TAREFA A » No texto sobre o STF e o regime militar, por qual motivo o STF concedeu o habeas corpus requerido em favor do paciente?
TAREFA B » Diga se cada afirmação concorda com o texto sobre o STF e o regime militar, respondendo sim ou não e citando as palavras do texto que decidem: (i) o habeas corpus foi concedido com o voto favorável do relator; (ii) os militares editaram diversos Atos Institucionais; (iii) as decisões do STF passaram a incomodar o governo militar.
TAREFA C » Dê continuidade ao texto sobre o STF e o regime militar, começando logo após a última frase apresentada.

Logo, porém, os atritos entre o executivo e o judiciário iriam se agravar. No caso do deputado Francisco Julião, líder da liga camponesas, mesmo concedendo-se o habeas corpus o discurso já apareceria mais rigoroso.

Em favor do paciente foi requerida ordem de habeas corpus no STF sob os mesmos fundamentos, tendo sido concedida apenas pelo excesso de prazo de prisão, contra o voto do relator, ministro Luís Gallotti. (COSTA, 2006, p.165)

Essas decisões, ainda que ambíguas e cada vez mais tendentes ao regime começaram a incomodar o governo militar que logo tomaria atitudes contra o STF.

3.2. Vestindo o país com uma legalidade nua

Para oferecer uma frágil roupa de legalidade ao regime autoritário os militares editaram diversos Atos Institucionais.

CONJUNTO DE DADOS »
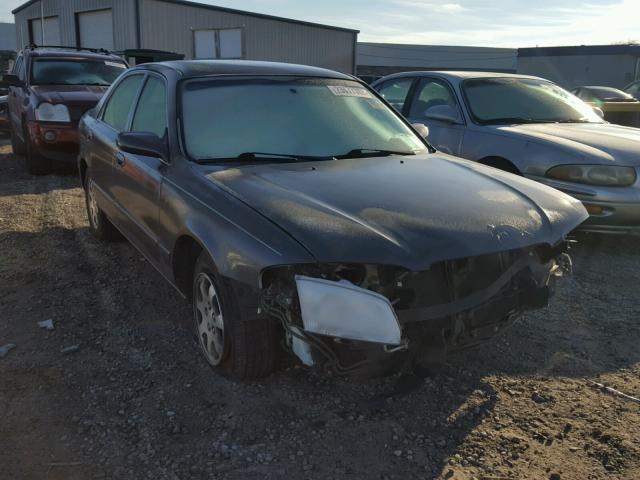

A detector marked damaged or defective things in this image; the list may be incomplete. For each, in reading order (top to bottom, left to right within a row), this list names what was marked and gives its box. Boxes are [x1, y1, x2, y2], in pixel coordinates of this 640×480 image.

exposed headlight [35, 102, 70, 123]
crumpled hood [31, 85, 107, 106]
crumpled hood [208, 157, 588, 272]
crumpled hood [498, 123, 640, 166]
exposed headlight [544, 165, 636, 188]
damaged bumper area [262, 244, 572, 376]
damaged front end [262, 244, 572, 376]
detached front bumper piece [262, 244, 572, 376]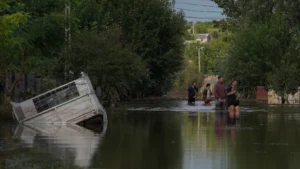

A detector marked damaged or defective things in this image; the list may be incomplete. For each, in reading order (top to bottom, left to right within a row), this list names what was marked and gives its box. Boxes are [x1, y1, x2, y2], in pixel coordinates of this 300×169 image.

overturned truck [11, 72, 107, 125]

RESPOSTA A » Foi concedido apenas pelo excesso de prazo de prisão.

RESPOSTA B »
(i) Não: "contra o voto do relator, ministro Luís Gallotti".
(ii) Sim: "os militares editaram diversos Atos Institucionais".
(iii) Sim: "começaram a incomodar o governo militar".

RESPOSTA C »
Os instrumentos legais da repressão foram os "atos institucionais" editados pelos presidentes militares. O primeiro foi introduzido logo em 9 de abril de 1964 pelo general Castelo Branco. Por ele foram cassados os direitos políticos, pelo período de dez anos, de grande numero de líderes políticos, sindicais e intelectuais e de militares. Alem das cassações, foram também usados outros mecanismos, como a aposentadoria forçada de funcionários públicos civis e militares. Muitos sindicatos sofreram intervenção, for am fechados os órgãos de cúpula do movimento operário, como o CGT e o PDA. Foi invadida militarmente e fechada a UNE, o mesmo acontecendo com o ISEB. (CARVALHO, 2005, p.160)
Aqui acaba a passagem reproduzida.